→ Gösterilen metin:
##########

Bugün yine tarihin tozlu, karanlık günlerine yolculuğa çıkacağız ve 1925 yılına gideceğiz, aylardan Şubat ayına Almanya’nın Hamburg kentine. Landau ailesi özlemle bekledikleri kızları Lucuielle’e kavuştukları güne. Hamburg’un sosyal hayatta önde gelen ailelerinden. Baba Benjamin aslen Polonyalı bir şarap üreticisi karısı Sara da ev hanımı.
1933’e kadar mutlu bir çocukluk yaşamış Lucielle. Aileye daha sonra kızkardeşi de katılmış. 1933 ile 1939 yılları arasını korku dolu yıllar olarak anlatmış Lucielle. 1939 baharında ise ailenin kabusu resmen başlamış. Baba Benjamin tutuklanmış, önce bir polis hapishanesine, ardından Oranienburg toplama kampına ve son olarak da 31 Aralık 1940'ta öldürüldüğü Dachau toplama kampına getirimiş. Aile, ölümünü ancak Şubat 1941'de öğrenmiş: "lastik bantlı bir puro kutusu içinde". Bu travma 1990lar’ın başına kadar Lucille ile birlikte olmuş ta ki yazıp paylaşana kadar...

##########

→ Toplanan veriler:
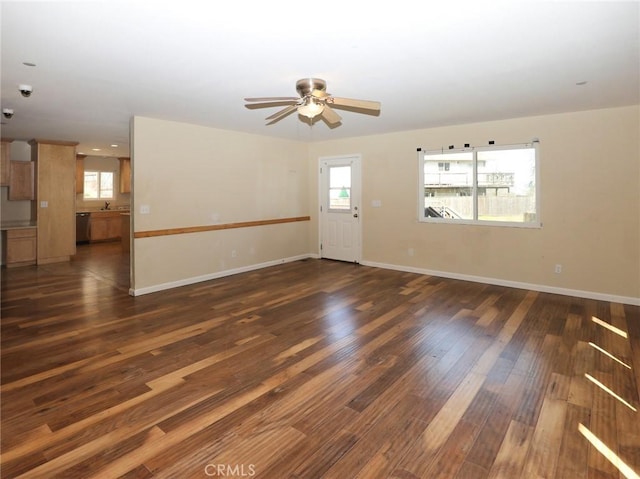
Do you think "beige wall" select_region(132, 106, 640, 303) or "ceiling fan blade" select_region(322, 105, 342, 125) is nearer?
"ceiling fan blade" select_region(322, 105, 342, 125)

##########

→ İstenen iş: Landau ailesinin hikâyesini anlatan metni kaldığı yerden sürdürün. Bu malzeme başka bir kaynaktan alınmıştır.

→ Yazılı yanıt:
.” “İki Gestapo eve geldi ve onları mutfak masasının üzerine attı. ... Sadece 'Küller, Benjamin Landau!' Dediler. Ve dışarı çıktılar. Konuşmadılar.”
25 Ekim 1941'de Lodz Gettosu’na kardeşi ve annesi ile sürüldü. Ne yazıkki Temmuz 1942’de annesini açlıktan kaybetti. Kardeşi de Temmuz 1942’de kaybolmuş ve ondan bir daha haber alamamıştır.
Lucille, gazeteci ve yazar Oskar Singer için sekreter olarak çalıştı. 1943'te, bir ihbar üzerine Nazi polisi tarafından sorgulanırken sol kulağına vuruldu ve bu kulağının işitme yetisini kalıcı olarak kaybetti… Ağustos 1943'te, seçim sürecinde çalışmaya uygun görüldüğü Auschwitz toplama kampına gönderildi. Birkaç hafta sonra, başka bir seçim sürecinden geçtiğinde, toplama kampı doktoru Josef Mengele onu KZ Neuengamme'deki Dessauer Ufer uydu kampına yolladı. Mart 1945'te Bergen-Belsen toplama kampına gönderildi.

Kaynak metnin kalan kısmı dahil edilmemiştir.